Uraufführung: Langer Beifall für Johann Kresniks Tanztheater "Hannelore Kohl" in der Bonner Oper

 
ape. Bonn. Die neue Produktion von Johann Kresnik für das Theater Bonn wurde nicht nur von der Tanztheaterszene mit Spannung erwartet. Das "Hannelore Kohl" betitelte Stück sicherte dem Brühnenprovokateur schon vor der Premiere am Wochenende Aufmerksamkeit.
 
Blondgewellte Perücke, beiger Hosenanzug, strenges Lächeln: Hannelore Kohl, die Frau an der Seite "des Dicken", des rheinland-pfälzischen Ministerpräsidenten, des "Kanzlers der Einheit" kämpft mit unzähligen Milchbechern. Trinken, würgen, sich winden. Trinken, das Würgen unterdrücken, Haltung bewahren. Die Frau auf der Bühne der Bonner Oper ist eine Zerrissene. Geordnete Bürgerlichkeit zeigt sie her, in ihrem Innern indes schlagen Ängste, Schmerzen und Träume aufeinander ein.

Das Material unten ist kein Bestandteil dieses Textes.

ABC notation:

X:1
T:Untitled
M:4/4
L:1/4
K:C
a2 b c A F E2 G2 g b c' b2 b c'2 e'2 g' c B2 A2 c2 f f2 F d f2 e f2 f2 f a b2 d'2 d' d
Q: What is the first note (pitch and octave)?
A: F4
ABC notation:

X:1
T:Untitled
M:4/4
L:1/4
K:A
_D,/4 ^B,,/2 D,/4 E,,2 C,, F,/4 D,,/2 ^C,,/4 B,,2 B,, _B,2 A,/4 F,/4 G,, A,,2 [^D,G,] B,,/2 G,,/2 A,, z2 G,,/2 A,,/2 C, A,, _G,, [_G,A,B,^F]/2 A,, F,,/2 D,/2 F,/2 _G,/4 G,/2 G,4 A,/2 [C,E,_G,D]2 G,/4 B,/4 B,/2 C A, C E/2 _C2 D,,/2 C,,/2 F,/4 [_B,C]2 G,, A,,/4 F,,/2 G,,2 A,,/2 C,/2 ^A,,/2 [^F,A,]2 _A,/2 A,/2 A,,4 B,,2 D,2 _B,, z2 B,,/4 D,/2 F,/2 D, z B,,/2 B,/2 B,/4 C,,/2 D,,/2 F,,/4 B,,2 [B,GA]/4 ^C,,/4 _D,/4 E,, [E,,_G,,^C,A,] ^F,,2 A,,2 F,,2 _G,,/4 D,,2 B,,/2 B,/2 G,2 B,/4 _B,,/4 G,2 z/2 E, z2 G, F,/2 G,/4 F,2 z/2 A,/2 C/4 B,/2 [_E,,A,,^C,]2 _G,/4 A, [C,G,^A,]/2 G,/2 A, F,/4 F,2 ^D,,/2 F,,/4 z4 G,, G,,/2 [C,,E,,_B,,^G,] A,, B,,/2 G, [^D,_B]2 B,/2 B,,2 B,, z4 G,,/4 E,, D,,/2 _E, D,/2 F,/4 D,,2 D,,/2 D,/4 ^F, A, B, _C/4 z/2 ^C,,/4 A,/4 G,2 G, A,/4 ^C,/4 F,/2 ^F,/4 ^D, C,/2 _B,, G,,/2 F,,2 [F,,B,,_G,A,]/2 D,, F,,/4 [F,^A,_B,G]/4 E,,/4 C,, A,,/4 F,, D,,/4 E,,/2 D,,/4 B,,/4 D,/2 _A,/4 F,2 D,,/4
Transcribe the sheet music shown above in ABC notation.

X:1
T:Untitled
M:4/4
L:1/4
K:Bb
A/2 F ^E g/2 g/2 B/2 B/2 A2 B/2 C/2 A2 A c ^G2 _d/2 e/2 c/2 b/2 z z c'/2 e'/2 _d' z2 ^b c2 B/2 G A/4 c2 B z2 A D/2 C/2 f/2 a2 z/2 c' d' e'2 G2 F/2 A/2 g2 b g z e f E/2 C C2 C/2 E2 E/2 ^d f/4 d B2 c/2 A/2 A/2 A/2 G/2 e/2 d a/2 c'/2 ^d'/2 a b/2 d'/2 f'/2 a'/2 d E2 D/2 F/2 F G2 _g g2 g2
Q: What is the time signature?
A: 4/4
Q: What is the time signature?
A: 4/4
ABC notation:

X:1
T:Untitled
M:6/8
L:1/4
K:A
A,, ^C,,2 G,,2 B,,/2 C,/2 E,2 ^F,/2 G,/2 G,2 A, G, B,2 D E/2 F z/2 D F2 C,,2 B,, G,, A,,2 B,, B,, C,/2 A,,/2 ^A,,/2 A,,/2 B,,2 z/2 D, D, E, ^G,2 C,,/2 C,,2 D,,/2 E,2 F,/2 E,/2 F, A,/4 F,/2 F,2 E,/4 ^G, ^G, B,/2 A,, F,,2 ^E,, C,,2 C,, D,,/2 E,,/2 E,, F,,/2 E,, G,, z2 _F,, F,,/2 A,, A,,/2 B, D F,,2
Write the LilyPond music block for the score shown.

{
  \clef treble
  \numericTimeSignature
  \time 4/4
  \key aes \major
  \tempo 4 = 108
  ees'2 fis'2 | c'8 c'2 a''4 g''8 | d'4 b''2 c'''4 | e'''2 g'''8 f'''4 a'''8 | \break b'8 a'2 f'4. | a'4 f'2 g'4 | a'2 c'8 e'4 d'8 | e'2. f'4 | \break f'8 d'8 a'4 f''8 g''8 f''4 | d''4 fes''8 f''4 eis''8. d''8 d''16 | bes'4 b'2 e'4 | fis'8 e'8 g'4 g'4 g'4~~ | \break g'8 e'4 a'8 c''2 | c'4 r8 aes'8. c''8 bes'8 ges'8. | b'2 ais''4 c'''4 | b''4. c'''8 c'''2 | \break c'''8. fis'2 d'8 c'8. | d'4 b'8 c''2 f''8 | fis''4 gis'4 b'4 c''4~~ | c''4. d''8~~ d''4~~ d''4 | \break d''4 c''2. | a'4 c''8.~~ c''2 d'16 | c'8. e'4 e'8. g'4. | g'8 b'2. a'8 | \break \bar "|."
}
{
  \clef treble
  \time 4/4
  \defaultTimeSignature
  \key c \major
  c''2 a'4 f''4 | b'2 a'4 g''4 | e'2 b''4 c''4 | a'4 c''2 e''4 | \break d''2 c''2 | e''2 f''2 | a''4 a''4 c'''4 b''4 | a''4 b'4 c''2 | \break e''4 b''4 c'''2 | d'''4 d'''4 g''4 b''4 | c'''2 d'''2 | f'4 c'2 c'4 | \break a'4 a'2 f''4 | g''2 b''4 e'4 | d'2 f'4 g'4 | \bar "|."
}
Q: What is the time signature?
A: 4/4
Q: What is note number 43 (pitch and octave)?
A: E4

Choreograf Johann Kresnik gießt das Innenleben der Hannelore Kohl in Tanzmotive, die biografische Fakten zwar nach Gusto, aber doch sensibel sinnfällig interpretieren. Da ist keine Verhöhnung, eher Mitleid: 22 Szenen verdichten sich zur Tragödie eines deutschen Frauenschicksals - in seinen Grundzügen typisch für Millionen.

Die einzig lächerliche Figur im Spiel ist der Mann, Helmut Kohl. Von mehreren Tänzern als Aktenwälzer, Karrierist, eine nackte Sekretärin umturtelnde Figur dargestellt, von Hans-Jürgen Moll, als zur Macht gelangter feister Spießer mit Narrenkappe vorgeführt. Ihm gibt Kresnik kein Pardon: Zylinderträger stempeln Helmut DM-Zeichen auf den nackten Leib, die Hannelore verzweifelt wegzuwischen sich müht: vergeblicher Versuch, die Ehre dessen zu retten, den sie einst als Schutz und Fels, Vaterersatz und Lebensinhalt erwählte.

Kresniks Szenen fallen mehrschichtig und bisweilen drastisch aus. Als einziges Kind von den Eltern vergöttert, zugleich mit "guter Milch" genudelt, reißt Klein-Hannelore (Linda Ryser) dem Vater buchstäblich die biedere Haut vom Leib, legt das Hakenkreuz darunter frei. Nachher näht Mutter die Hitlerfahne zum Petticoat um, Töchterchen swingt in die Republik hinein. Doch der Befreiungstanz mutiert zum Gleichschritt; "zwei kleine Italiener" träumen von Napoli, und die deutschen Frauen werden beim Zwiebelnschneiden den Mief blonder Perücken nicht mehr los.

Kresnik lässt Hannelore träumen, von Lebendigkeit und Lust. Sarka Vrastakova befreit ihre hüftlanges Schwarzhaar von der Perückenenge, kämpft ihre Sehnsüchte mit einem Stuhl aus, entledigt sich dann jedoch der Lockungen. Selbstbestimmung ist ihr suspekt, immer wieder landet sie bei Helmut, damit in Entsagung und Selbstaufgabe. Bravos für Simona Furlani als Getreue, deren Selbstentleibung sich vor schmerzend strahlenden Lichtwänden auf schmerzend klirrenden Glasscherben vollendet. Langer Beifall für Kresnik, der mit sehr eigenen Formen das Schicksal der Hannelore Kohl als Beispiel für das Schicksal einer ganzen Frauengeneration beleuchtet.